(EXERCISE) Resume the forum thread about mis-fortune cookies, picking up right after its last line.

(EXCERPT)

──────────────────────────────

# Mis-Fortune Cookies



## llondra (Sep 29, 2004)

I saw this idea and thought it sounded like a cute addition to the food table. You can either order customized fortune cookies (I think they run about $35-40 for 100 cookies - too rich for my blood ), or you can make your own.

I found some great recipes for fortune cookies on allrecipes.com.

Suggested mis-fortunes (or, you can find misfortune cookie generators on the net):

You have turned into your mother. 
They're not laughing with you. 
The voices are real. 
Your neighbors did notice that ring around the bathtub. 
Maybe that haircut wasn't such a good idea. 
Next time-get a second opinion before you accessorize. 
On the road of life, you are but a dip. 
That's not a good color for you. 
Your number will soon come up at the IRS. 
Wrinkles and incontinence are just around the corner! 
You will meet a short, stinky, unattractive stranger. 
Everyone saw you double-dip. 
You've got something in your teeth. 
That really wasn't chicken.
Help - I'm imprisoned in a fortune cookie factory!
Beware the dark, mechanical winged creature.
Now is not the time to try something new.
Just because the fabric stretches, doesn't mean it should.


----------



## VeeCat (Sep 17, 2006)

Oh cool. I might make these...or buy them and put my own strips in


----------



## JohnnyL (Nov 6, 2005)

"Help - I'm imprisoned in a fortune cookie factory!" omg! lol!


----------



## RainyDayGhoul (Aug 30, 2006)

This is a great idea!


----------



## IowaChick76 (Aug 6, 2006)

http://www.goblinville.com/pages/recipes/misfortune-cookies.htm

http://www.writewords.org.uk/archive/8825.asp

http://www.csicop.org/superstition/cookies/


----------



## NemesisOfTheFlesh (Sep 26, 2006)

om! thats a great idea ! I think I might try it too! hehe


----------



## Static Cling (Sep 25, 2006)

I LOVE IT!!!! I am definatly going to have to find time to do some of these.


----------



## Skelly215 (Sep 22, 2004)

This will be perfect for my 12-year-old's party - definitely fits the skewed humor of her and her friends. 

For more inspiration, check out the horoscopes on The Onion.


----------



## NemesisOfTheFlesh (Sep 26, 2006)

llondra said:


> Just because the fabric stretches, doesn't mean it should.



I thought this was great! ouch!


----------



## llondra (Sep 29, 2004)

Skelly215 said:


> This will be perfect for my 12-year-old's party - definitely fits the skewed humor of her and her friends.
> 
> For more inspiration, check out the horoscopes on The Onion.



I love The Onion horoscopes! When my husband and I were talking about making these, we were actually trying to remember one from a few weeks back. It was something like 'You are your own worst critic, but you realize you stink at that, too.'

Will definitely look to get more ideas for mis-fortunes


----------



## 365halloween (Sep 28, 2006)

Misfortunes are a great idea, but am I the only one who isn't impressed with the personal digs? 
_Maybe that haircut wasn't such a good idea. 
Next time-get a second opinion before you accessorize.

──────────────────────────────

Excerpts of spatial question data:
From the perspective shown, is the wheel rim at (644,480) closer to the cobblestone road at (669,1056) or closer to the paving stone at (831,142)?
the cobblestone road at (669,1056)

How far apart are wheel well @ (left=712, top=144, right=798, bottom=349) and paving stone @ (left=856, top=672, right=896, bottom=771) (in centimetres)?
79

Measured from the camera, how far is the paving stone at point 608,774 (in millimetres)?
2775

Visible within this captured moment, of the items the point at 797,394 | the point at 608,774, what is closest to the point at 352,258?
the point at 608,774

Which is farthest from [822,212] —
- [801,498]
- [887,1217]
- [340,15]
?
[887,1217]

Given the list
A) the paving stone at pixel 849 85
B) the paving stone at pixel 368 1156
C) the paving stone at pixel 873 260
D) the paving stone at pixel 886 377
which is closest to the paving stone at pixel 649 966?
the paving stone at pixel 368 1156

──────────────────────────────

(RESPONSE)
On the road of life, you are but a dip._

The creepy circumstantial ones seem like they would get a better reaction than the personal ones. I'm reminded of a line from Scary Movie 3...
_Smoke all you want, you're gunna get hit by a bus._

That would still make me laugh... but uncomfortably

Or maybe just go ahead and add "in bed" to the end of them all? 
http://danwho.net/mp/index.php?id=ucb_inbed


----------



## Lilly (Sep 26, 2006)

Those are just too funny! I know I could come up with a few more that are not digs, but I don't like the taste of fortune cookies and would like to come up with a more "halloweenish" way to use them, either in a food item or ??? 

Lil


----------



## Mr Unpleasant (Feb 25, 2005)

Let me know if I'm wrong on this because I'm not a big cookie eater but I do like this idea. Instead of ordering exspensive cookies isn't there a type of cookie that is already rolled into a tube, it almost looks like a cigar and it's usually brown. I think I've even seen some of these dipped in chocolate. You could just print out your own misfortune and roll them up inside of these cookies and maybe drip some red icing on them for the bloody look of misfortune. Of course the wouldn't look like the chinese restaurant type but I don't want to spend $50 on cookies. Does this sound right to anyone?


----------



## llondra (Sep 29, 2004)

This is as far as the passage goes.